Text shown:
____________________
The cop who killed Floyd, Derek Chauvin, and the other three cops with him were fired, but as of May 27 none of them have been arrested or charged with murder — a demand that Floyd’s family and many others have made publicly.
Violent attack on protesters
Once the video went viral on social media, hashtags #GeorgeFloyd and #GeorgeFloydwasmurdered became top trends on Twitter. Even when the mayor Jacob Frey announced the firing of the four officers, this did not prevent a multinational crowd of thousands, Black, Latinx, Indigenous and white, from taking to the streets of Minneapolis, despite ongoing concerns around social distancing.
Most of the protesters were wearing masks while chanting, “No justice, no peace,” “Jail killer cops,” “Abolish the police” and “Black Lives Matter.” Parents even brought their masked children to the march.
This defiant act demonstrated how angry and passionately the people wanted to protest this murder, just as Black residents, wearing masks, took to the streets of New Brunswick, Ga., earlier this month over the February murder of Ahmaud Arbery by a white supremacist father and son.
____________________
Work instructions:
1: List the chants that the text on the Minneapolis protests says the protesters shouted.
2: Set down the part of the text on the Minneapolis protests starting with "Violent attack on" and going on through "father and son.".
3: According to the text on the Minneapolis protests, who announced the firing of the four officers?

Data block:
____________________
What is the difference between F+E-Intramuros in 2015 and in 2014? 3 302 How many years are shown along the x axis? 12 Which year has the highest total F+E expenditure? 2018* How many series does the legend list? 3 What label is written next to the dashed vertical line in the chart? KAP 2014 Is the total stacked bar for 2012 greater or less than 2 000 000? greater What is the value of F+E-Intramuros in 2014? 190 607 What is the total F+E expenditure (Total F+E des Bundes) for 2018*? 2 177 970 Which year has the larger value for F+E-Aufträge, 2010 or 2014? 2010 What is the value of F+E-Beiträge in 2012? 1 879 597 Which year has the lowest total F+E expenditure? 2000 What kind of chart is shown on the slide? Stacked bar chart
____________________
Completed exercise:
1:
"No justice, no peace"
"Jail killer cops"
"Abolish the police"
"Black Lives Matter"

2:
Violent attack on protesters
Once the video went viral on social media, hashtags #GeorgeFloyd and #GeorgeFloydwasmurdered became top trends on Twitter. Even when the mayor Jacob Frey announced the firing of the four officers, this did not prevent a multinational crowd of thousands, Black, Latinx, Indigenous and white, from taking to the streets of Minneapolis, despite ongoing concerns around social distancing.
Most of the protesters were wearing masks while chanting, “No justice, no peace,” “Jail killer cops,” “Abolish the police” and “Black Lives Matter.” Parents even brought their masked children to the march.
This defiant act demonstrated how angry and passionately the people wanted to protest this murder, just as Black residents, wearing masks, took to the streets of New Brunswick, Ga., earlier this month over the February murder of Ahmaud Arbery by a white supremacist father and son.

3: The mayor, Jacob Frey.